The garrison town of Jinja, 50 miles (80km) east of Kampala, is calm compared with the mortars and gunfire of Somalia's capital, Mogadishu.
As the "white mambas" - the famous military band of the Ugandan army - belted out a tune designed to rouse the troops, many soldiers broke out into spontaneous battle cries and applause, waving off a fleet of white armoured personnel carriers with AU (African Union) markings on the side.
Within days, an infantry and tank battalion along with support teams will be on Somali soil with the first contingent of Ugandan soldiers operating as an African Union force.
The expectation is that other troops will join them, but the numbers being pledged by Ghana, Malawi, Nigeria and Burundi fall short of the 8,000 troops the African Union says it needs to do the job in Somalia.
The fear is that, just like Darfur, the force could be under strength and under-resourced.
Only time will tell, and any targeting of Ugandan troops by insurgents in Somalia could give other troop-contributing nations cold feet, derailing the mission.
Yet President Yoweri Museveni, commander-in-chief of Uganda's armed forces, is confident his troops are up to the job.
At a "flagging off" ceremony in Jinja to hand Uganda's national flag to contingent commander Colonel Peter Elwelu, the president said his was an experienced force, with a clear mandate.
The departure of Ugandan troops was like a victory parade
"We don't go to Somalia to impose peace on the Somalis... What we are going to do is empower our Somali brothers to rebuild their state," he said.
"We are not going to disarm Somali militias. That is not our job.
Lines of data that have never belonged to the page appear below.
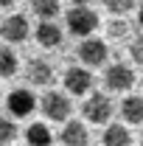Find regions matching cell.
Instances as JSON below:
<instances>
[{"instance_id":"cell-1","label":"cell","mask_w":143,"mask_h":146,"mask_svg":"<svg viewBox=\"0 0 143 146\" xmlns=\"http://www.w3.org/2000/svg\"><path fill=\"white\" fill-rule=\"evenodd\" d=\"M68 28L76 36H87V34H93L98 28V14L90 11L87 6H76V9L68 11Z\"/></svg>"},{"instance_id":"cell-2","label":"cell","mask_w":143,"mask_h":146,"mask_svg":"<svg viewBox=\"0 0 143 146\" xmlns=\"http://www.w3.org/2000/svg\"><path fill=\"white\" fill-rule=\"evenodd\" d=\"M76 56L87 65V68H98V65H104L107 62V42L104 39H93V36H87V39H81L79 42V48H76Z\"/></svg>"},{"instance_id":"cell-3","label":"cell","mask_w":143,"mask_h":146,"mask_svg":"<svg viewBox=\"0 0 143 146\" xmlns=\"http://www.w3.org/2000/svg\"><path fill=\"white\" fill-rule=\"evenodd\" d=\"M70 110H73V104H70V98H68L65 93L51 90V93L42 96V112H45V118H51V121H68V118H70Z\"/></svg>"},{"instance_id":"cell-4","label":"cell","mask_w":143,"mask_h":146,"mask_svg":"<svg viewBox=\"0 0 143 146\" xmlns=\"http://www.w3.org/2000/svg\"><path fill=\"white\" fill-rule=\"evenodd\" d=\"M84 118H87L90 124H107L109 118H112V101H109V96L104 93H93L87 101H84Z\"/></svg>"},{"instance_id":"cell-5","label":"cell","mask_w":143,"mask_h":146,"mask_svg":"<svg viewBox=\"0 0 143 146\" xmlns=\"http://www.w3.org/2000/svg\"><path fill=\"white\" fill-rule=\"evenodd\" d=\"M104 84H107V90H115V93H124L129 90L132 84H135V73L129 65H109L107 70H104Z\"/></svg>"},{"instance_id":"cell-6","label":"cell","mask_w":143,"mask_h":146,"mask_svg":"<svg viewBox=\"0 0 143 146\" xmlns=\"http://www.w3.org/2000/svg\"><path fill=\"white\" fill-rule=\"evenodd\" d=\"M28 34H31V28H28V20L23 17V14H11V17H6L0 23V36H3L6 42H11V45L25 42Z\"/></svg>"},{"instance_id":"cell-7","label":"cell","mask_w":143,"mask_h":146,"mask_svg":"<svg viewBox=\"0 0 143 146\" xmlns=\"http://www.w3.org/2000/svg\"><path fill=\"white\" fill-rule=\"evenodd\" d=\"M9 112L14 115V118H25V115H31L34 112V107H36V98H34V93L31 90H11L9 93Z\"/></svg>"},{"instance_id":"cell-8","label":"cell","mask_w":143,"mask_h":146,"mask_svg":"<svg viewBox=\"0 0 143 146\" xmlns=\"http://www.w3.org/2000/svg\"><path fill=\"white\" fill-rule=\"evenodd\" d=\"M65 87H68V93H73V96L90 93L93 76H90L87 65H84V68H68V70H65Z\"/></svg>"},{"instance_id":"cell-9","label":"cell","mask_w":143,"mask_h":146,"mask_svg":"<svg viewBox=\"0 0 143 146\" xmlns=\"http://www.w3.org/2000/svg\"><path fill=\"white\" fill-rule=\"evenodd\" d=\"M25 79L36 84V87H48L54 82V68L45 62V59H31L28 68H25Z\"/></svg>"},{"instance_id":"cell-10","label":"cell","mask_w":143,"mask_h":146,"mask_svg":"<svg viewBox=\"0 0 143 146\" xmlns=\"http://www.w3.org/2000/svg\"><path fill=\"white\" fill-rule=\"evenodd\" d=\"M36 42L42 48H59L62 45V28L56 25L54 20H42L36 25Z\"/></svg>"},{"instance_id":"cell-11","label":"cell","mask_w":143,"mask_h":146,"mask_svg":"<svg viewBox=\"0 0 143 146\" xmlns=\"http://www.w3.org/2000/svg\"><path fill=\"white\" fill-rule=\"evenodd\" d=\"M59 141L68 143V146H84L90 141V132L81 121H68L65 129H62V135H59Z\"/></svg>"},{"instance_id":"cell-12","label":"cell","mask_w":143,"mask_h":146,"mask_svg":"<svg viewBox=\"0 0 143 146\" xmlns=\"http://www.w3.org/2000/svg\"><path fill=\"white\" fill-rule=\"evenodd\" d=\"M121 115L126 124H143V96H126L121 101Z\"/></svg>"},{"instance_id":"cell-13","label":"cell","mask_w":143,"mask_h":146,"mask_svg":"<svg viewBox=\"0 0 143 146\" xmlns=\"http://www.w3.org/2000/svg\"><path fill=\"white\" fill-rule=\"evenodd\" d=\"M129 141H132V135L124 124H109L101 135V143H107V146H126Z\"/></svg>"},{"instance_id":"cell-14","label":"cell","mask_w":143,"mask_h":146,"mask_svg":"<svg viewBox=\"0 0 143 146\" xmlns=\"http://www.w3.org/2000/svg\"><path fill=\"white\" fill-rule=\"evenodd\" d=\"M17 54L9 45H0V79H11L17 73Z\"/></svg>"},{"instance_id":"cell-15","label":"cell","mask_w":143,"mask_h":146,"mask_svg":"<svg viewBox=\"0 0 143 146\" xmlns=\"http://www.w3.org/2000/svg\"><path fill=\"white\" fill-rule=\"evenodd\" d=\"M25 141L34 146H48L54 141V135H51V129L45 127V124H31V127L25 129Z\"/></svg>"},{"instance_id":"cell-16","label":"cell","mask_w":143,"mask_h":146,"mask_svg":"<svg viewBox=\"0 0 143 146\" xmlns=\"http://www.w3.org/2000/svg\"><path fill=\"white\" fill-rule=\"evenodd\" d=\"M31 11L42 20H54L62 11V6H59V0H31Z\"/></svg>"},{"instance_id":"cell-17","label":"cell","mask_w":143,"mask_h":146,"mask_svg":"<svg viewBox=\"0 0 143 146\" xmlns=\"http://www.w3.org/2000/svg\"><path fill=\"white\" fill-rule=\"evenodd\" d=\"M17 138V124L11 121V118H3L0 115V143H9V141H14Z\"/></svg>"},{"instance_id":"cell-18","label":"cell","mask_w":143,"mask_h":146,"mask_svg":"<svg viewBox=\"0 0 143 146\" xmlns=\"http://www.w3.org/2000/svg\"><path fill=\"white\" fill-rule=\"evenodd\" d=\"M129 56H132V62L143 65V34H138L132 42H129Z\"/></svg>"},{"instance_id":"cell-19","label":"cell","mask_w":143,"mask_h":146,"mask_svg":"<svg viewBox=\"0 0 143 146\" xmlns=\"http://www.w3.org/2000/svg\"><path fill=\"white\" fill-rule=\"evenodd\" d=\"M104 6H107L112 14H126L135 6V0H104Z\"/></svg>"},{"instance_id":"cell-20","label":"cell","mask_w":143,"mask_h":146,"mask_svg":"<svg viewBox=\"0 0 143 146\" xmlns=\"http://www.w3.org/2000/svg\"><path fill=\"white\" fill-rule=\"evenodd\" d=\"M107 34L115 36V39H118V36H126L129 34V25H126L124 20H112V23H107Z\"/></svg>"},{"instance_id":"cell-21","label":"cell","mask_w":143,"mask_h":146,"mask_svg":"<svg viewBox=\"0 0 143 146\" xmlns=\"http://www.w3.org/2000/svg\"><path fill=\"white\" fill-rule=\"evenodd\" d=\"M14 3H17V0H0V9H11Z\"/></svg>"},{"instance_id":"cell-22","label":"cell","mask_w":143,"mask_h":146,"mask_svg":"<svg viewBox=\"0 0 143 146\" xmlns=\"http://www.w3.org/2000/svg\"><path fill=\"white\" fill-rule=\"evenodd\" d=\"M73 3H76V6H87L90 0H73Z\"/></svg>"},{"instance_id":"cell-23","label":"cell","mask_w":143,"mask_h":146,"mask_svg":"<svg viewBox=\"0 0 143 146\" xmlns=\"http://www.w3.org/2000/svg\"><path fill=\"white\" fill-rule=\"evenodd\" d=\"M138 17H140V25H143V6H140V14H138Z\"/></svg>"},{"instance_id":"cell-24","label":"cell","mask_w":143,"mask_h":146,"mask_svg":"<svg viewBox=\"0 0 143 146\" xmlns=\"http://www.w3.org/2000/svg\"><path fill=\"white\" fill-rule=\"evenodd\" d=\"M140 82H143V79H140Z\"/></svg>"}]
</instances>
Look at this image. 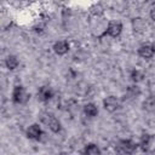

Once we empower the Somalis, if they think the guns should be removed from the population they will be the ones to do it."
The function of the Ugandan troops will be to train Somali security forces to maintain control and protect the fragile Somali government.
Tension with Ethiopians
It is a role which, up until now, has been largely the preserve of Ethiopian troops who are widely resented in Somalia.
Ethiopia has traditionally been a rival.
It was the Ethiopians who helped to install Somalia's present government, and the Ethiopians (along with the US) who crushed the Islamist insurgency in a series of powerful air strikes in January.
The fighters, who came within inches of toppling the Somali government, were forced to retreat, but remnants of their movement are still at large, threatening revenge.
The Western world believes the Islamists have given shelter to al-Qaeda operatives, foreign fighters responsible for past terrorist attacks in the region.
So money has been poured into the Ethiopian military to keep its neighbour in check.
Now the Ethiopians are beginning to withdraw and peacekeepers are being sent in.
Once Ugandan forces get a flavour of the daily street battles in Mogadishu - and there are real fears they could find themselves the focus of insurgent attacks - the mood could turn sour.
Previous missions to Somalia have failed, some with heavy foreign casualties.
Uganda may be in the vanguard as the first to send its troops to Somalia, but the rest of the international community is also under pressure not to turn its back on a country that has struggled to find peace in the past 15 years.